__OBIETTIVI__.
1. Per favore, elenca tutte le persone chiamate per nome nel testo sul transatlantico St. Louis.
2. Prosegui il racconto sul viaggio del St. Louis dopo l'ultima frase riportata.

In seguito alla promulgazione delle leggi razziali, la vita degli ebrei nei paesi governati dal regime nazista divenne difficile, e tale situazione raggiunse il suo acme nel 1939, anno in cui la comunità ebraica tedesca si rese conto che esisteva un piano finalizzato alla sua eliminazione. Molti ebrei decisero quindi di emigrare, ma non era facile, dal momento che nessun paese europeo li accettava senza fare storie, per paura di vedersi piombare in casa una marea di profughi difficilmente gestibile.

 

Nonostante questo gli ebrei si precipitarono presso le Ambasciate delle varie nazioni per chiedere il visto, ricevendo un numero di attesa e la promessa che sarebbero stati contattati, non appena fosse giunto il loro turno. Più le settimane passavano, più la sensazione di disperazione assaliva gli animi degli Ebrei, che si vedevano in trappola destinati a non poter sfuggire alla decimazione voluta da Hitler.

 

A sfruttare questa situazione fu Manuel Benitez Gonzalez, direttore dell’immigrazione di Cuba, il quale “autorizzò, dietro lauto pagamento, nell’aprile del 1939, dei visti d’ingresso. La notizia fece sì che tutti che avevano presentato domanda presso quell’Ambasciata, corsero ad acquistare un biglietto, di sola andata, per Cuba.

 

La nave che li avrebbe condotti alla salvezza era il transatlantico St. Louis, costruito presso i cantieri navali Bremer Vulkan, di Brema, su ordinazione della società di navigazione Hamburg-America Line.

 

La nave, che doveva il suo nome al re di Francia Luigi IX, noto con l’appellativo “Il Santo”, aveva una lunghezza di 175 metri, pari a due campi da calcio e una capacità d’imbarco di 973 passeggeri e poteva contare su un potente motore diesel.

 

Subito dopo il suo varo, avvenuto nel 1929, era stata adibita a nave da crociera nelle Indie Occidentali, in seguito, era stata adibita a servire lungo la rotta Amburgo-Halifax-New York, conosciuta come la Luxury Liner Row.

 

Il 13 maggio 1939, il fischio impetuoso del transatlantico annunciò la partenza dal porto d’Amburgo, e tutti i passeggeri tirarono un sospiro di sollievo, certi che l’incubo delle persecuzioni fosse giunto al termine.

 

Mentre la banchina diventava un puntino e la musica della banda s’affievoliva, le varie famiglie si ritirarono nelle cabine, consapevoli che quell’avventura aveva richiesto un enorme impegno economico, basti pensare che il costo del biglietto di prima classe ascendeva a 320 $, mentre quello della turistica era di 240 $, inoltre, l’armatore aveva aggiunto una “tassa d’emergenza”, per salvaguardarsi qualora la nave fosse tornata alla meta senza compiere la sua missione. Nessuno ci fece caso, ma forse avrebbero dovuto.

__DATI FORNITI__.

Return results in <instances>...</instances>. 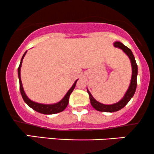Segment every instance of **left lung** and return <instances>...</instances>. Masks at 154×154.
<instances>
[{
  "mask_svg": "<svg viewBox=\"0 0 154 154\" xmlns=\"http://www.w3.org/2000/svg\"><path fill=\"white\" fill-rule=\"evenodd\" d=\"M114 46L122 49L123 52L129 57L132 67L131 80L129 87H128V90L126 91V92H125V95H124L123 98H122L120 101L117 102V103L110 104V105H106V104L100 103V102L97 101V100L92 97V95H91L90 91L87 89V92H88L89 95H90L91 105L92 106V107H93L95 109L99 111V112H114L120 110L128 103V101L131 99V97L134 96V95L135 93V91H136L137 84V71H138V69H137V64L136 61H135V58L133 55V53H132V51H131L128 48H127L126 46H125L123 43H121V42H114Z\"/></svg>",
  "mask_w": 154,
  "mask_h": 154,
  "instance_id": "left-lung-1",
  "label": "left lung"
}]
</instances>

__RISPOSTE PER COMPITO__.
1. Hitler, Manuel Benitez Gonzalez, Luigi IX

2.
 

L’armatore aveva scoperto che i permessi recanti la firma di Manuel Benitez Gonzalez, direttore dell’immigrazione di Cuba, non avevano alcun valore, perché i 150 $ a permesso versati, non erano finiti nelle casse dell’erario cubano, come stabilito dal Decreto n. 55, del novembre 1938, a garanzia delle condizioni economiche degli immigrati.

 

Ben 724 passeggeri, erano muniti anche di visti d’ingresso per gli Stati Uniti, ma questi erano vincolati dal numero progressivo, dal momento che gli ingressi erano, annualmente, limitati, per cui avrebbero dovuto attendere l’autorizzazione in terra cubana.

 

A comandare la nave era il tedesco di origini danesi Gustav Schröder, il quale aveva iniziato la sua carriera di marinaio, all’età di 16 anni, ovvero nel 1902, a bordo della nave d’addestramento Großherzogin Elisabeth. Conseguito il brevetto di ufficiale di marina, prestò servizio prima su navi a vela, poi sulla SS Deutschland dell’Hamburg America Line, una delle navi più veloci dell’epoca, detentrice del Blue Riband (Nastro Azzurro), il riconoscimento per le navi passeggeri che avevano il primato di velocità media di attraversamento dell’Atlantico.

 

All’età di 24 anni gli venne conferito il titolo di capitano; nel 1913, venne inviato a Calcutta, dove, due anni dopo, venne fatto prigioniero dagli inglesi e internato, per tutta la durata della Prima Guerra Mondiale.

 

Tornò in Germania, nel 1919, e si ritrovò senza lavoro, a causa della demilitarizzazione forzata imposta dal Trattato di Versailles. Nel 1921, venne ingaggiato dalla compagnia di spedizioni HAPAG (Hamburg-Amerikanische Paketfahrt-Aktiengesellschaft), nel 1935 venne promosso primo ufficiale della nave Hansa.

 

Nell’agosto del 1936 divenne quindi comandante della MS Ozeana e, nel 1939, prese il comando, grazie alla sua pluri-esperienza nella Hamburg America Line, del transatlantico Saint-Louis.

 

Prima di abbassare le passerelle e far accedere i passeggeri, si rivolse ai 231 membri dell’equipaggio e ordinò che tutti tenessero un comportamento adeguato nei confronti di costoro, non solo perché avevano pagato il biglietto, ma anche perché erano delle persone. Proprio per far sentire a loro aggio gli ebrei, Schroder rimosse un grande ritratto di Adolf Hitler dalla sala ballo della nave, autorizzandone l’utilizzo come Sinagoga.

 

Nel suo diario, Schröder, al secondo giorno di navigazione annotò: «Numerosi passeggeri sono molto nervosi. Nonostante ciò, tutti sembrano convinti che non rivedranno mai più la Germania. Prima di partire ho assistito a dei saluti, alquanto, commoventi, per non dire strazianti, frutto della consapevolezza che stavano lasciando non solo gli oggetti, ma anche gli affetti più cari e che non li avrebbero mai più rivisti. Ma sono convinto che grazie al bel tempo, al mare tranquillo, al buon cibo e al servizio adeguato, ben presto gli animi si rassereneranno e regnerà la solita atmosfera dei lunghi viaggi oceanici. Il mare ha il potere di lenire i dolori e di far dimenticare tutte le angosce e le ansie che ci ammorbano sulla terra ferma».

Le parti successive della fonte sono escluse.